Re: [Exim] Performance bottleneck scanning large spools.

Top Page
Delete this message
Reply to this message
Author: Gary Palmer
Date:  
To: Kai Henningsen
CC: exim-users
Subject: Re: [Exim] Performance bottleneck scanning large spools.
Kai Henningsen wrote in message ID
<7WVPiKVmw-B@???>:
> scot@??? (Scot Elliott) wrote on 31.12.99 in <Pine.GSO.4.10.9912311
> 413500.22258-100000@liam>:


> > FreeBSD has a soft-updates feature that would speed such a system up - I
> > don't know linux very well but if it has a similar feature you might want
> > to consider using it. We're intending trying this so stop deliveries that
> > can happen immediately from never hitting the disk.
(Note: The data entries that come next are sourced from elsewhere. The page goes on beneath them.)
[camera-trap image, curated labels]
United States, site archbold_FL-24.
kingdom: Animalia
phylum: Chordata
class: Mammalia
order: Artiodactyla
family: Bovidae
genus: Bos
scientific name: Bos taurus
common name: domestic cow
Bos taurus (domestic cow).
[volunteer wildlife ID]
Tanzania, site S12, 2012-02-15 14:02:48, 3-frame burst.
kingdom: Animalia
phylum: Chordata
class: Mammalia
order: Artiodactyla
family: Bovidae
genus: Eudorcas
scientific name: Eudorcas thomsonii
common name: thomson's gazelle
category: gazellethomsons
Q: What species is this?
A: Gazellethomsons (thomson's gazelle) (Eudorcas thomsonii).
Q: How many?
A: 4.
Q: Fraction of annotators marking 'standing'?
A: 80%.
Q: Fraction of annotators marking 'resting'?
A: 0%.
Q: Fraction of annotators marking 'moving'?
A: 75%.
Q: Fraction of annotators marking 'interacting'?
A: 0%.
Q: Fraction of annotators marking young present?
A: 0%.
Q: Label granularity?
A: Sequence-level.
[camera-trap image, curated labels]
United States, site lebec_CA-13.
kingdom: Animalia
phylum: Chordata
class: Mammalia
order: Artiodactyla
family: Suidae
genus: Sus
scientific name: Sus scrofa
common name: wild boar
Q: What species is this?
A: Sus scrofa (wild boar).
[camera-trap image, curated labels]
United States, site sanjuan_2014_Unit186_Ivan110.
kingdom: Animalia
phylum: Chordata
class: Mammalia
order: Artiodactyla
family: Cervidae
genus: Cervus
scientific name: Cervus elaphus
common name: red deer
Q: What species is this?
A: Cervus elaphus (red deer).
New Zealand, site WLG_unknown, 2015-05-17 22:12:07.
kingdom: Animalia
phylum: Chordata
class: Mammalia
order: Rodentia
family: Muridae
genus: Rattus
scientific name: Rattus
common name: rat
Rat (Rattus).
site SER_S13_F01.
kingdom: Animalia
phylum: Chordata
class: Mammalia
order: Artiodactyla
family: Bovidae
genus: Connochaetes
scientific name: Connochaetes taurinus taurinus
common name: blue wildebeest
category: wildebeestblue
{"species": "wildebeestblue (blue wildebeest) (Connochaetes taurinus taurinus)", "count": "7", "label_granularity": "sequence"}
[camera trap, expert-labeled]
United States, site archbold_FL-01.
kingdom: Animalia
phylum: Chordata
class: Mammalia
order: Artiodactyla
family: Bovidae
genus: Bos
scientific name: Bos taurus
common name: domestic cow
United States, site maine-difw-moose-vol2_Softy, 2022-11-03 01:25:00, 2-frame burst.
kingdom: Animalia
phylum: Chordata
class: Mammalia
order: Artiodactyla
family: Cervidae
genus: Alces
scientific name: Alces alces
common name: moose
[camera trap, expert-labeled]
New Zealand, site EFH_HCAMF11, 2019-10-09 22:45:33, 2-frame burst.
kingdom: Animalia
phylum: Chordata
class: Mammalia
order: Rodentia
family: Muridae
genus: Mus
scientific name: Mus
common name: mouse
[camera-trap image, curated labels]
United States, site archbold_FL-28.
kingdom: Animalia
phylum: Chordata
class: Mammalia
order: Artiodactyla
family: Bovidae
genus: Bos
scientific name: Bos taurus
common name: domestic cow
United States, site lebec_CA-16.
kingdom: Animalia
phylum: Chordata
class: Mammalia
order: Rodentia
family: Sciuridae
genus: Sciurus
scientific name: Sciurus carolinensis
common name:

SoftUpdates is only useful when you are writing to the disk. While
there is no doubt that it could help overall, the original complaint
was about the need to rescan the entire queue for every queue runner
you start. Invoking the dreaded `s' word (sendmail), it has the
MaxQueueRunSize option for a reason, and that is if you have a queue
explosion, then all you really want to do is start getting mail out
the door and reduce the queue size, and the best way of doing that is
by running a queue runner every minute or so with only a few hundred
messages (a thousand or two max) to deliver to remote recipients.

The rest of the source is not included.